----- INPUT DATA -----

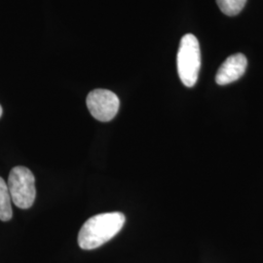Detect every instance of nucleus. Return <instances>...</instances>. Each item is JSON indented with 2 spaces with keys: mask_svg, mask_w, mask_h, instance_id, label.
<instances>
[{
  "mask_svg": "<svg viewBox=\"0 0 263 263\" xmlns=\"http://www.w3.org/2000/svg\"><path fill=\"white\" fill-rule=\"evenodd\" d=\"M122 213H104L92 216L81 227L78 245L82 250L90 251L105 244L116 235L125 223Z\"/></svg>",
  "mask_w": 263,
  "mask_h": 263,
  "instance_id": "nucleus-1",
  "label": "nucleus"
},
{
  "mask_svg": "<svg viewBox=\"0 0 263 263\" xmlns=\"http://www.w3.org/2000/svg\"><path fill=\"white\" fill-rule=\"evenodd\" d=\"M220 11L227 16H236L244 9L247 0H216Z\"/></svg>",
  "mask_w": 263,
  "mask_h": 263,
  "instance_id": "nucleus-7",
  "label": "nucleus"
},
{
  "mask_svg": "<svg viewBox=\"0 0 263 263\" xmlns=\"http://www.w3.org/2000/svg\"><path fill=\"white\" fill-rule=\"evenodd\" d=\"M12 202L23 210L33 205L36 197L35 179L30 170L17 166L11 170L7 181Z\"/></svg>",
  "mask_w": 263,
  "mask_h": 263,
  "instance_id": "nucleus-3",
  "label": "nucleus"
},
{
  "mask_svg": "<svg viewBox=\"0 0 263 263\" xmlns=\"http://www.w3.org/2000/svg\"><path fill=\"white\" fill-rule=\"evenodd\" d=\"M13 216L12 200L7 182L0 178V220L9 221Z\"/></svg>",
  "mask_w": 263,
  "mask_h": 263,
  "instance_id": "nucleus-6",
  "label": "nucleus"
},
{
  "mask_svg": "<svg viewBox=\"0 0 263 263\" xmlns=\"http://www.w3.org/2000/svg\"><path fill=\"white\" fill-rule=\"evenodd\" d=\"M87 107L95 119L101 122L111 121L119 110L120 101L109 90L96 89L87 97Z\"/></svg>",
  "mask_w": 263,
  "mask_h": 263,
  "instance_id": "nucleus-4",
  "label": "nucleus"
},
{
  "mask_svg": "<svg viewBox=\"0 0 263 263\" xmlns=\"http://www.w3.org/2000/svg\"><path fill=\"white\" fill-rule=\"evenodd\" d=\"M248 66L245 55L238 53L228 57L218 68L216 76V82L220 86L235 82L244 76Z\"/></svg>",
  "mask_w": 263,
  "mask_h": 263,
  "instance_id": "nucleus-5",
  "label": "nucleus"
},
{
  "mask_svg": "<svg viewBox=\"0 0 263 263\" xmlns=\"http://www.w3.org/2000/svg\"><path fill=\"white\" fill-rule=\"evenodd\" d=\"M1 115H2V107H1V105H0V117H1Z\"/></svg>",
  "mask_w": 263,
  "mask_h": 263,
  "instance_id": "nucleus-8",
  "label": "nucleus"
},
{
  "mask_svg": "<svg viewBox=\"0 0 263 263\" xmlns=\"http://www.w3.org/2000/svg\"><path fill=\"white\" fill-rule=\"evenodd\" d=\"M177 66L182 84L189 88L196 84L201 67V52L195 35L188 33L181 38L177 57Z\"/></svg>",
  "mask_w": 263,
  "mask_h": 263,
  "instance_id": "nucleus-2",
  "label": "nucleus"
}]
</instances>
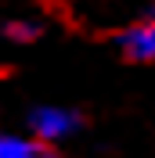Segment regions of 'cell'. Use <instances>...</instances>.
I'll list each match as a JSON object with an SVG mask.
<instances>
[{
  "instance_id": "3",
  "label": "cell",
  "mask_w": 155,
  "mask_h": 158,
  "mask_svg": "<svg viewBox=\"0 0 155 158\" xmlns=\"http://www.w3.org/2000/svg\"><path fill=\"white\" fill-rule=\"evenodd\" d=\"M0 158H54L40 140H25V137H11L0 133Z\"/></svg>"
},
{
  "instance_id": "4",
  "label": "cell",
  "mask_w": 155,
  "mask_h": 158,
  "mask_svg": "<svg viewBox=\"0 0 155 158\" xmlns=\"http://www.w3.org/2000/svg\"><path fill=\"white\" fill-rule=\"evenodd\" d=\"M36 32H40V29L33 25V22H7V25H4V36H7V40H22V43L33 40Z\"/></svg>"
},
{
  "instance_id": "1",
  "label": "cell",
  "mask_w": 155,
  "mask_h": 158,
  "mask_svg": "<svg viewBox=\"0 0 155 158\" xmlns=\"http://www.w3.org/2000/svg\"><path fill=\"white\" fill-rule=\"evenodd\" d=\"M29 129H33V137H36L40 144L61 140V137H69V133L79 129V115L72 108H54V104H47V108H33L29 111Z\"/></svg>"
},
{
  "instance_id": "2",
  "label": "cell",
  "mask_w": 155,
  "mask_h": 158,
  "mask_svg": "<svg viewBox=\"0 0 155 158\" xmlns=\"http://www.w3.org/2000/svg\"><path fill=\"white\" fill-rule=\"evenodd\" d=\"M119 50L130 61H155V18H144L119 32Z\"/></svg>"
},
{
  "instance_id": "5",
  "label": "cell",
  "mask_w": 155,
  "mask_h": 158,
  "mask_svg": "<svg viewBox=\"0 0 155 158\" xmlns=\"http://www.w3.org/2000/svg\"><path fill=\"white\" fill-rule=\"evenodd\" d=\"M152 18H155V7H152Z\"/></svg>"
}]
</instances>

-----

- WHAT NEEDS TO BE DONE -
Print every row above word for word, leaving out the pictures.

- EXERCISE ANSWER -
Detect every instance of nucleus. Return <instances>...</instances>. Each item is JSON indented with 2 spaces with keys: mask_svg, mask_w, mask_h, instance_id, label.
<instances>
[{
  "mask_svg": "<svg viewBox=\"0 0 263 263\" xmlns=\"http://www.w3.org/2000/svg\"><path fill=\"white\" fill-rule=\"evenodd\" d=\"M122 213H104L92 216L81 227L78 245L82 250L90 251L105 244L116 235L125 223Z\"/></svg>",
  "mask_w": 263,
  "mask_h": 263,
  "instance_id": "nucleus-1",
  "label": "nucleus"
},
{
  "mask_svg": "<svg viewBox=\"0 0 263 263\" xmlns=\"http://www.w3.org/2000/svg\"><path fill=\"white\" fill-rule=\"evenodd\" d=\"M220 11L227 16H236L244 9L247 0H216Z\"/></svg>",
  "mask_w": 263,
  "mask_h": 263,
  "instance_id": "nucleus-7",
  "label": "nucleus"
},
{
  "mask_svg": "<svg viewBox=\"0 0 263 263\" xmlns=\"http://www.w3.org/2000/svg\"><path fill=\"white\" fill-rule=\"evenodd\" d=\"M12 202L23 210L33 205L36 197L35 179L30 170L17 166L11 170L7 181Z\"/></svg>",
  "mask_w": 263,
  "mask_h": 263,
  "instance_id": "nucleus-3",
  "label": "nucleus"
},
{
  "mask_svg": "<svg viewBox=\"0 0 263 263\" xmlns=\"http://www.w3.org/2000/svg\"><path fill=\"white\" fill-rule=\"evenodd\" d=\"M13 216L12 200L7 182L0 178V220L9 221Z\"/></svg>",
  "mask_w": 263,
  "mask_h": 263,
  "instance_id": "nucleus-6",
  "label": "nucleus"
},
{
  "mask_svg": "<svg viewBox=\"0 0 263 263\" xmlns=\"http://www.w3.org/2000/svg\"><path fill=\"white\" fill-rule=\"evenodd\" d=\"M87 107L95 119L101 122L111 121L119 110L120 101L109 90L96 89L87 97Z\"/></svg>",
  "mask_w": 263,
  "mask_h": 263,
  "instance_id": "nucleus-4",
  "label": "nucleus"
},
{
  "mask_svg": "<svg viewBox=\"0 0 263 263\" xmlns=\"http://www.w3.org/2000/svg\"><path fill=\"white\" fill-rule=\"evenodd\" d=\"M248 66L245 55L238 53L228 57L218 68L216 76V82L220 86L235 82L244 76Z\"/></svg>",
  "mask_w": 263,
  "mask_h": 263,
  "instance_id": "nucleus-5",
  "label": "nucleus"
},
{
  "mask_svg": "<svg viewBox=\"0 0 263 263\" xmlns=\"http://www.w3.org/2000/svg\"><path fill=\"white\" fill-rule=\"evenodd\" d=\"M1 115H2V107H1V105H0V117H1Z\"/></svg>",
  "mask_w": 263,
  "mask_h": 263,
  "instance_id": "nucleus-8",
  "label": "nucleus"
},
{
  "mask_svg": "<svg viewBox=\"0 0 263 263\" xmlns=\"http://www.w3.org/2000/svg\"><path fill=\"white\" fill-rule=\"evenodd\" d=\"M177 66L182 84L189 88L196 84L201 67V52L195 35L188 33L181 38L177 57Z\"/></svg>",
  "mask_w": 263,
  "mask_h": 263,
  "instance_id": "nucleus-2",
  "label": "nucleus"
}]
</instances>
Segment regions of 'cell'. Use <instances>...</instances>.
I'll list each match as a JSON object with an SVG mask.
<instances>
[{
  "instance_id": "3",
  "label": "cell",
  "mask_w": 155,
  "mask_h": 158,
  "mask_svg": "<svg viewBox=\"0 0 155 158\" xmlns=\"http://www.w3.org/2000/svg\"><path fill=\"white\" fill-rule=\"evenodd\" d=\"M0 158H54L40 140H25V137H11L0 133Z\"/></svg>"
},
{
  "instance_id": "4",
  "label": "cell",
  "mask_w": 155,
  "mask_h": 158,
  "mask_svg": "<svg viewBox=\"0 0 155 158\" xmlns=\"http://www.w3.org/2000/svg\"><path fill=\"white\" fill-rule=\"evenodd\" d=\"M36 32H40V29L33 25V22H7V25H4V36H7V40H22V43L33 40Z\"/></svg>"
},
{
  "instance_id": "1",
  "label": "cell",
  "mask_w": 155,
  "mask_h": 158,
  "mask_svg": "<svg viewBox=\"0 0 155 158\" xmlns=\"http://www.w3.org/2000/svg\"><path fill=\"white\" fill-rule=\"evenodd\" d=\"M29 129H33V137H36L40 144L61 140V137H69V133L79 129V115L72 108H54V104H47V108H33L29 111Z\"/></svg>"
},
{
  "instance_id": "2",
  "label": "cell",
  "mask_w": 155,
  "mask_h": 158,
  "mask_svg": "<svg viewBox=\"0 0 155 158\" xmlns=\"http://www.w3.org/2000/svg\"><path fill=\"white\" fill-rule=\"evenodd\" d=\"M119 50L130 61H155V18H144L119 32Z\"/></svg>"
},
{
  "instance_id": "5",
  "label": "cell",
  "mask_w": 155,
  "mask_h": 158,
  "mask_svg": "<svg viewBox=\"0 0 155 158\" xmlns=\"http://www.w3.org/2000/svg\"><path fill=\"white\" fill-rule=\"evenodd\" d=\"M152 18H155V7H152Z\"/></svg>"
}]
</instances>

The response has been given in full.